Coates has developed this interchange in all of her paintings since. Mass-produced and nostalgia-filled foods, like Almond Joy candy bars and thick deli sandwiches, are shown in cross-section. Their overall forms suggest biomorphic shapes in modernist abstract painting. They also look weird and over-the-top, gooey and oozing. Acrylic paint, slathered, smoothed, and textured, is likened to the synthetic colors and substances that are part of processed convenience foods, food dyes, and cake icing. Drips of creamy paint become syrup, pasta sauce, and melting cheese.
Coates received her BFA from the Pennsylvania Academy of the Fine Arts in 1995 and her MFA from Hunter College in 2001. She was the subject of a solo exhibition, Carb Load, in 2016 at the Pennsylvania Academy of the Fine Arts, Philadelphia. Collaborative work with her husband David Humphrey was shown in 2015 in a two-person exhibition, Plus Onus, at Arts + Leisure, New York.

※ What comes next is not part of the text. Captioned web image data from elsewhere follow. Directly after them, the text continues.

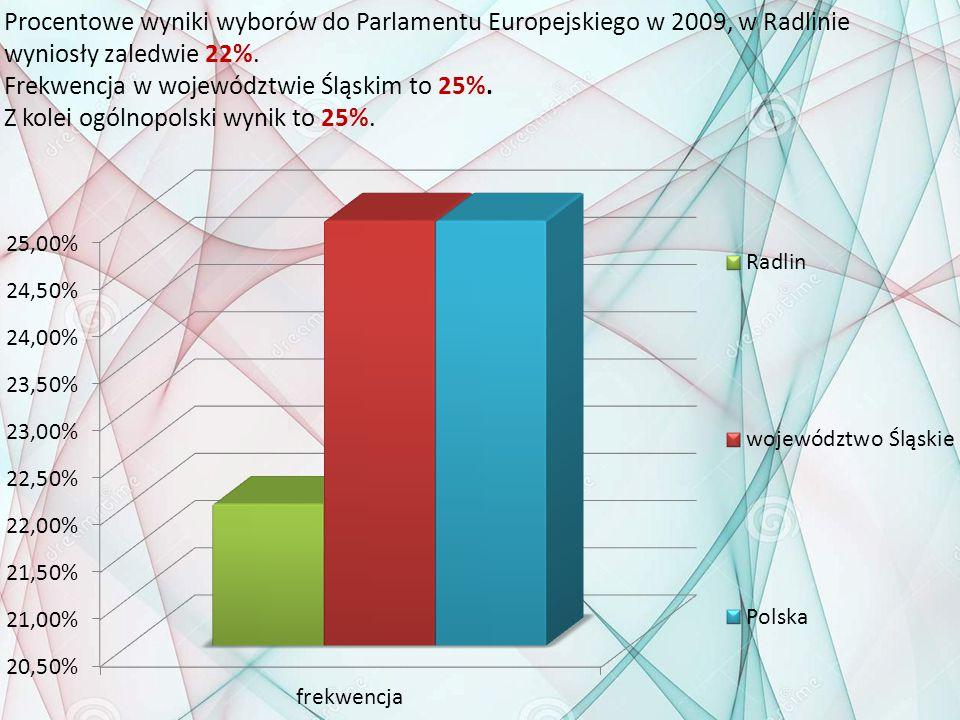 Procentowe wyniki wyborów do Parlamentu Europejskiego w 2009, w Radlinie wyniosły zaledwie 22%.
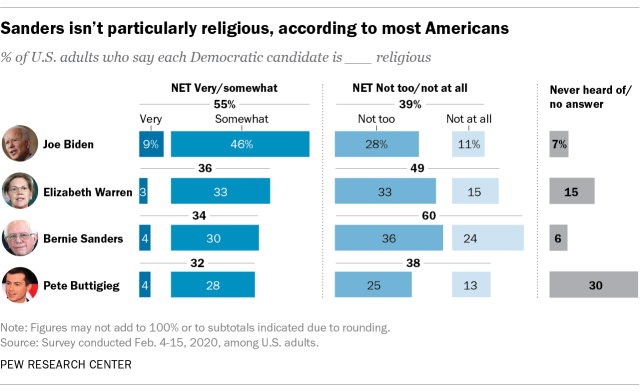 Sanders isn't particularly religious, according to most Americans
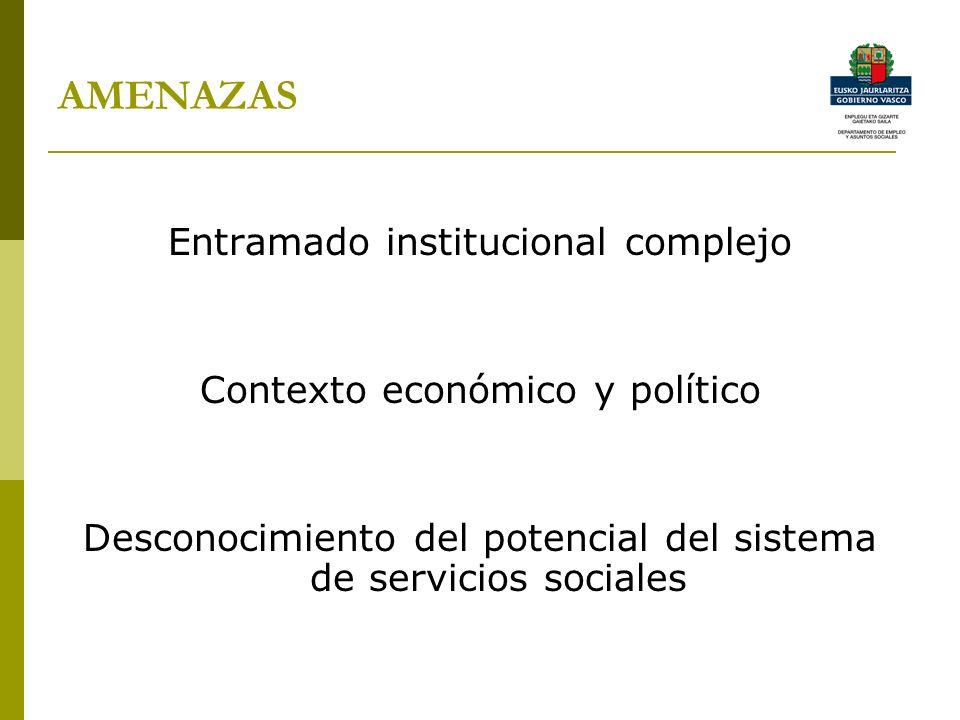 AMENAZAS Entramado institucional complejo Contexto económico y político Desconocimiento del potencial del sistema de servicios sociales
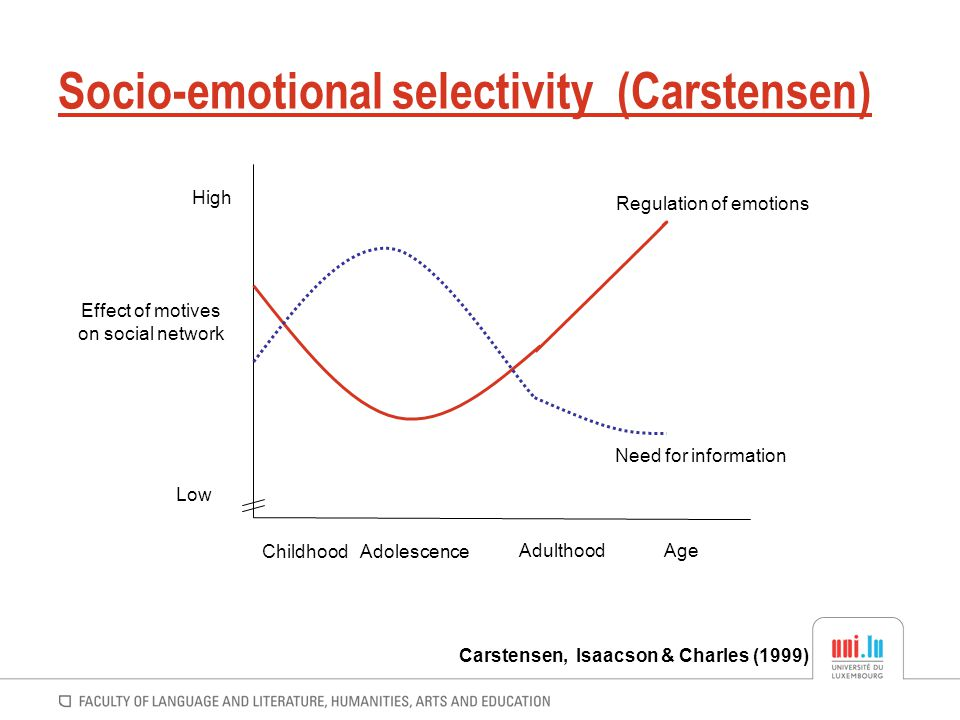 Socio-emotional selectivity (Carstensen) ChildhoodAdolescence AdulthoodAge Effect of motives on social network Low High Regulation of emotions Need fo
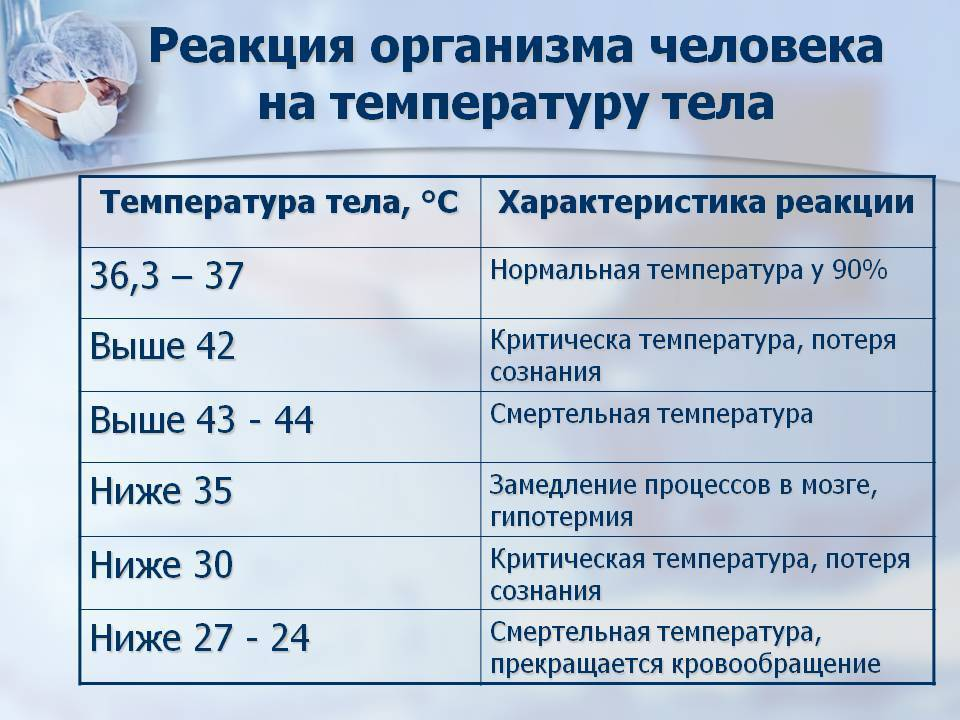 Низкая температура у ребенка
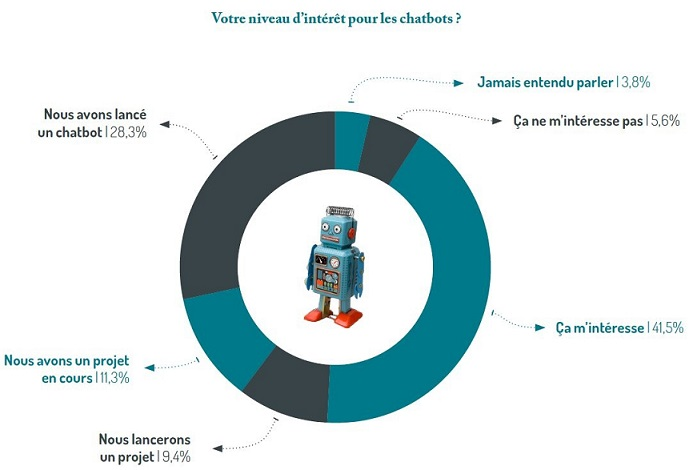 chatbot infographie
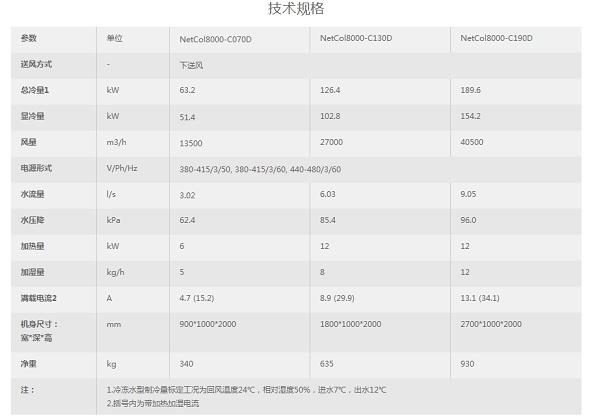华为NetCol5000-C系列精密空调 (冷冻水行级)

Prior solo exhibitions were held at Kinz, Tillou + Feigen (2008) and Feigen Contemporary (2006) in New York. Coates’s writing on art has been published in Modern Painters, Time Out New York, and Art in America. She’s also authored a horoscope column for the blog Two Coats of Paint and co-curated the exhibition The Swerve in 2016 at Ortega y Gasset Projects, Brooklyn, New York. She is known for her artist lectures / visual essays exploring the phenomena and scientific-social history of bubbles. A solo exhibition of Coates’s work, All U Can Eat, is currently on view at Freight + Volume Gallery, New York, through April 16.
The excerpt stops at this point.